El estilo educativo del colegio entronca en la espiritualidad de un grande de la historia y de la iglesia: Domingo de Guzmán.

Domingo vivió en plena Edad Media, nacido en Castilla, descubre el problema del hombre en búsqueda errática de sentido y ve una Iglesia incapaz de dar respuesta. Quienes le conocieron dirán que "durante el día hablaba a los hombres de Dios y por la noche a Dios de los hombres". Por este hombre que vive todo profundamente, el Espíritu regalará a la Iglesia una familia religiosa con un modo especial de vivir el evangelio: la familia dominicana.
Santo Domingo centró su ministerio apostólico en la predicación y el anuncio explícito de la Palabra. La experiencia de Dios, la contemplación y la compasión por la humanidad sufriente, marcaron su estilo evangelizador y profético. La comunidad era para él "santuario de compasión", "escuela de perdón" y "predicación en sí misma".

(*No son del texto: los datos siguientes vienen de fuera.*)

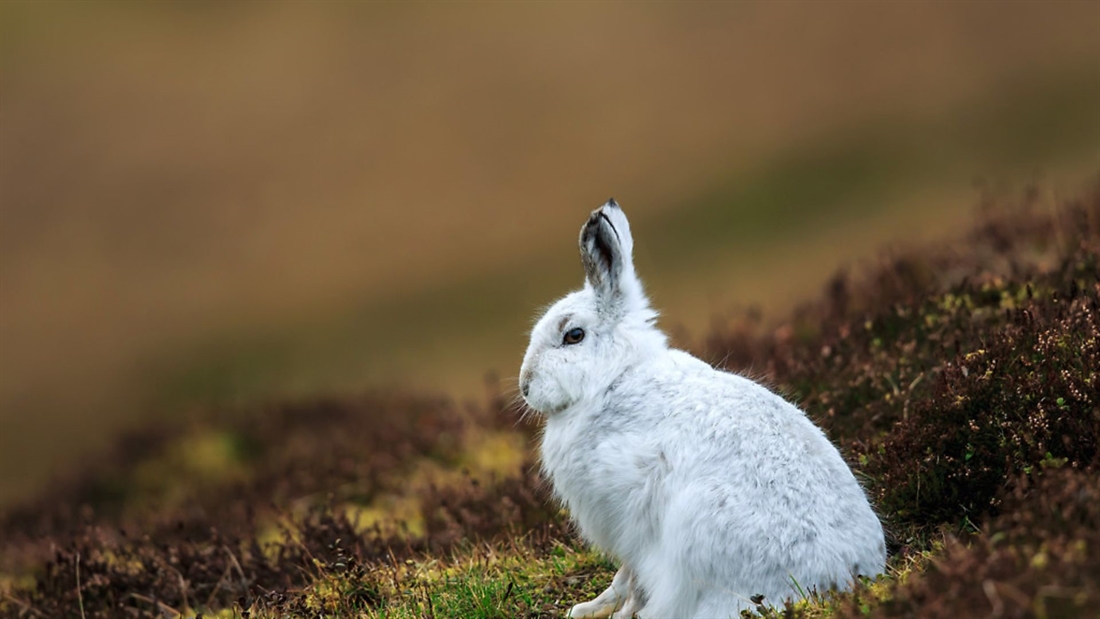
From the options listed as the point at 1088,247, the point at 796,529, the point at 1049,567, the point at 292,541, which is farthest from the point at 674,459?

Los razgos que caracterizaron a Domingo y que van marcando nuestra espiritualidad dominicana son:

  • Contemplación

  • Búsqueda de la verdad

  • Predicación

  • Pobreza envangélica

  • Compasión-misericordia

  • Vida en fraternidad


Francisco Coll, un dominico del siglo XIX español, en sus correrías misioneras por los pueblos del Pirineo catalán, descubre una carencia: después de su anuncio misionero, nadie continuaba su obra. También a través suyo el Espíritu hará un regalo a la Iglesia. En 1856 reúne a las primeras Dominicas de la Anunciata que se dedicarán a "iluminar las tinieblas de la ignorancia, esparciendo la sana doctrina por las poblaciones grandes y pequeñas". María, en el misterio de la Anunciación, será modelo de escucha, de sencillez, de alegría en la tarea evangelizadora.
En los planes de Dios, entre esas "poblaciones grandes y pequeñas" estaba Montevideo, donde está la congregación desde 1913.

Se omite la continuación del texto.